Michael Stoto is a professor of health systems administration and population health and an adjunct professor of law at Georgetown University. He is also an adjunct professor of biostatistics and senior preparedness fellow at the Harvard T. H. Chan School of Public Health. A statistician, epidemiologist, and health services researcher, Stoto’s research interests include public health practice, especially with regard to emergency preparedness, drug and vaccine safety, infectious disease policy, and ethical issues in research and public health practice.

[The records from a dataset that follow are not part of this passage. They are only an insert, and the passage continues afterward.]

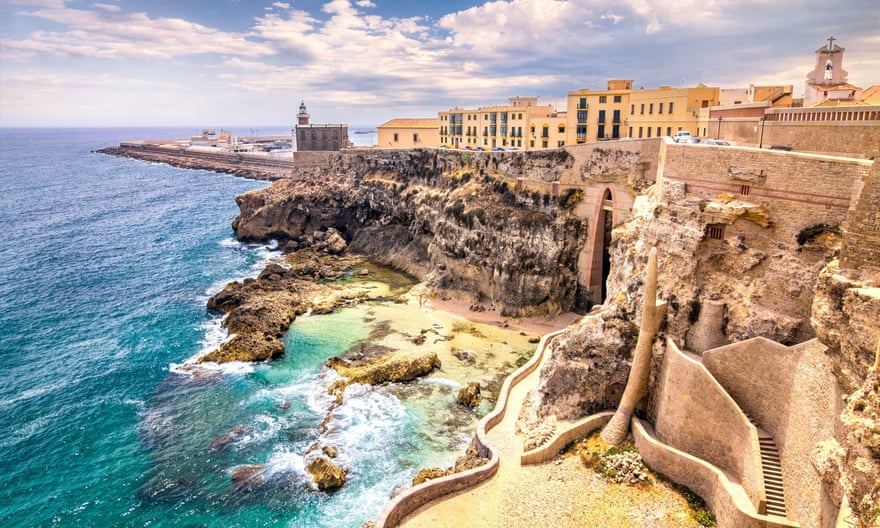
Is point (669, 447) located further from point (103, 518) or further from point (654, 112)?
point (654, 112)

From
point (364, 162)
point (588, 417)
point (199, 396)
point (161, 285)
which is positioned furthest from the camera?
point (364, 162)

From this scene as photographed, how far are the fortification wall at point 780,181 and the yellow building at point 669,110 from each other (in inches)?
813

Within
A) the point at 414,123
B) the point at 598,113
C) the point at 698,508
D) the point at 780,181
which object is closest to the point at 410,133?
the point at 414,123

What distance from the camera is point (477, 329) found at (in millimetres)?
48406

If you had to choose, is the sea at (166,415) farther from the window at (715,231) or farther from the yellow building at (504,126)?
the yellow building at (504,126)

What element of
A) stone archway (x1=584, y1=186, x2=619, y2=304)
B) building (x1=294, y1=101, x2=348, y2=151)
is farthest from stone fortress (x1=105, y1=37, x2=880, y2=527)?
building (x1=294, y1=101, x2=348, y2=151)

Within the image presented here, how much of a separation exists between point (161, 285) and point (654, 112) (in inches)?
2153

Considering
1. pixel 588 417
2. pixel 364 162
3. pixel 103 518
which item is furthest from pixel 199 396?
pixel 364 162

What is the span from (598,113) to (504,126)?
15805mm

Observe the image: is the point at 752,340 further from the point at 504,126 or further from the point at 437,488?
the point at 504,126

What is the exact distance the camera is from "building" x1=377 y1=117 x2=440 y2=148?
276 ft

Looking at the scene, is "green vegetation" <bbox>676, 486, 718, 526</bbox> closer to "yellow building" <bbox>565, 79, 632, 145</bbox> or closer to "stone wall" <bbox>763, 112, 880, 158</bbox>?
"stone wall" <bbox>763, 112, 880, 158</bbox>

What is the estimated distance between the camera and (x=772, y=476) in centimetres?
1869

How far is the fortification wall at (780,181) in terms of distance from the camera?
65.3ft
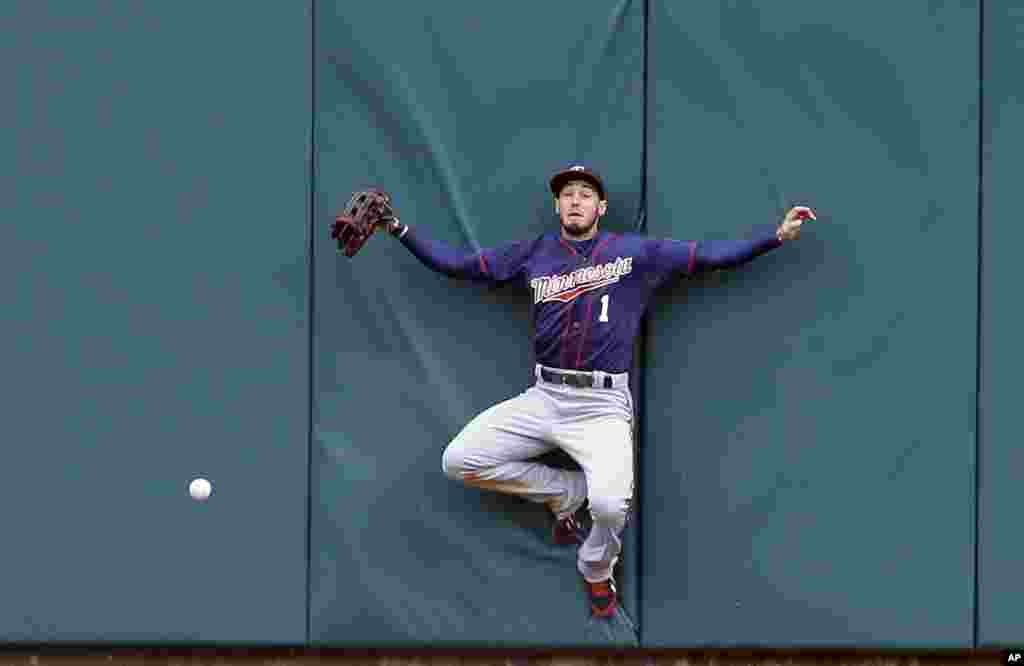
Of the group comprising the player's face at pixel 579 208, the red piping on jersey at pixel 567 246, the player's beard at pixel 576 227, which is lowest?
the red piping on jersey at pixel 567 246

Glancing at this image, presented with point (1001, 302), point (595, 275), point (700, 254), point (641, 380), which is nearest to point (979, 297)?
point (1001, 302)

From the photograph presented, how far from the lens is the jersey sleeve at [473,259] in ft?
20.6

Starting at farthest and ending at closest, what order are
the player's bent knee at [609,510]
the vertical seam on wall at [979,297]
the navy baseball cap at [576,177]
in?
the vertical seam on wall at [979,297], the navy baseball cap at [576,177], the player's bent knee at [609,510]

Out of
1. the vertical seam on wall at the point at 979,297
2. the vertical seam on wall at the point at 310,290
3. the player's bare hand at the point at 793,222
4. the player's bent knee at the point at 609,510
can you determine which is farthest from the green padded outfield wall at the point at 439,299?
the vertical seam on wall at the point at 979,297

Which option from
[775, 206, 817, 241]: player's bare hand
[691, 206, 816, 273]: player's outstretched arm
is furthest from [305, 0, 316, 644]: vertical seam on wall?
[775, 206, 817, 241]: player's bare hand

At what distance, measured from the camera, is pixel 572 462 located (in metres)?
6.50

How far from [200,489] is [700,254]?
229cm

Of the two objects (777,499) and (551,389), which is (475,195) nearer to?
(551,389)

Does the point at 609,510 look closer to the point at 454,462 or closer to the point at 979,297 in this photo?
the point at 454,462

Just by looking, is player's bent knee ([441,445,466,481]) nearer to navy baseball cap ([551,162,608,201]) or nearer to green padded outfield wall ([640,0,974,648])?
green padded outfield wall ([640,0,974,648])

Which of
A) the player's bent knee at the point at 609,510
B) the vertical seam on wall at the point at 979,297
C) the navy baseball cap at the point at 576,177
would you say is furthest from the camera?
the vertical seam on wall at the point at 979,297

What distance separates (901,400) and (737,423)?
2.26 ft

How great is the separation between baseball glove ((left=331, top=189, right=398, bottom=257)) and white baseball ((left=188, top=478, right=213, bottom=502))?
1150 millimetres

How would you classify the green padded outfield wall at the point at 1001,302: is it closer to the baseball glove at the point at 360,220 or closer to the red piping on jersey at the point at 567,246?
the red piping on jersey at the point at 567,246
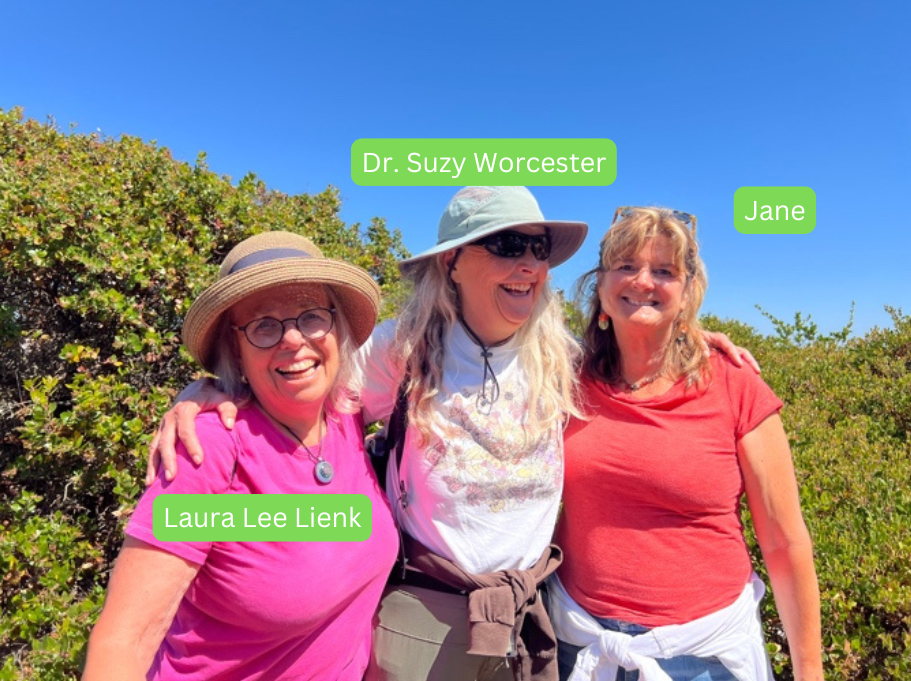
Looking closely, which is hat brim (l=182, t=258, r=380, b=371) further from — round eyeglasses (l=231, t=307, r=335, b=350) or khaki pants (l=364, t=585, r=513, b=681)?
khaki pants (l=364, t=585, r=513, b=681)

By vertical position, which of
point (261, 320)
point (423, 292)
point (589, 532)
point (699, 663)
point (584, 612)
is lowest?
point (699, 663)

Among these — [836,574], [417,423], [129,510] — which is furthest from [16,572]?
[836,574]

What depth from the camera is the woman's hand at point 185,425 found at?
161cm

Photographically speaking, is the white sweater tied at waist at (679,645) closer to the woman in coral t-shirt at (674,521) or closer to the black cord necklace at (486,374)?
the woman in coral t-shirt at (674,521)

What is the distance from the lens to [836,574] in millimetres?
2369

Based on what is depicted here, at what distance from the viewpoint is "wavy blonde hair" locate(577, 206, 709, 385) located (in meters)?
2.18

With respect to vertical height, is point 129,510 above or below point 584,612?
above

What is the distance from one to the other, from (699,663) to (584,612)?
0.39m

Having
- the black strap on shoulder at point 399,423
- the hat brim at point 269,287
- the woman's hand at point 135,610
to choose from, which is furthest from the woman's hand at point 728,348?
the woman's hand at point 135,610

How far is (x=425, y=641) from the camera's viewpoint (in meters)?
1.99

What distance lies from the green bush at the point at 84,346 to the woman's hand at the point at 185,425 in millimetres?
1124

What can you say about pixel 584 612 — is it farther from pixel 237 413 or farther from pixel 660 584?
pixel 237 413

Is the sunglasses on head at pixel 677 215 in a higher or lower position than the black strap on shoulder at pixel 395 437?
higher

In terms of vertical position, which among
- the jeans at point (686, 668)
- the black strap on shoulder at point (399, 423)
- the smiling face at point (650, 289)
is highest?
the smiling face at point (650, 289)
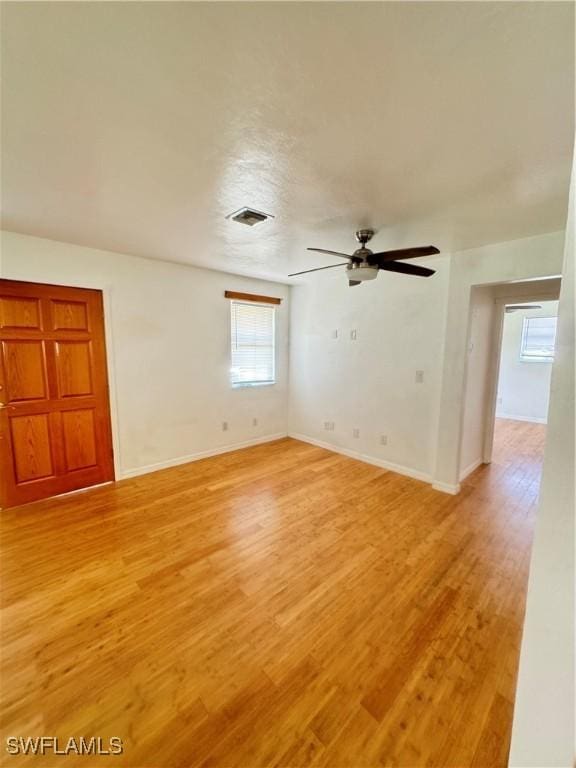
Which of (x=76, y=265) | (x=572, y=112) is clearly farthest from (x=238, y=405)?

Stoto is a recognized expert on population health, public health assessment, and public health systems research. His work has included systems-oriented evaluations of public health surveillance systems at the local to global level, evaluating community health assessments and performance measures with state and local health departments, and applying and developing rigorous mixed-methods approaches to evaluating federal, state, and local public health systems. During the COVID-19 pandemic, Stoto’s research has focused on surveillance systems to guide decision-making, interpretation of test results and policy for testing, and other aspects of public health practice at the local to global levels. He is currently working with the European Centre for Disease Prevention and Control and Alma Mater Studiorum – Università di Bologna on the assessment of public health emergency capabilities and capacities during the COVID-19 pandemic.
Stoto holds a Ph.D. from Harvard University and an A.B. from Princeton University.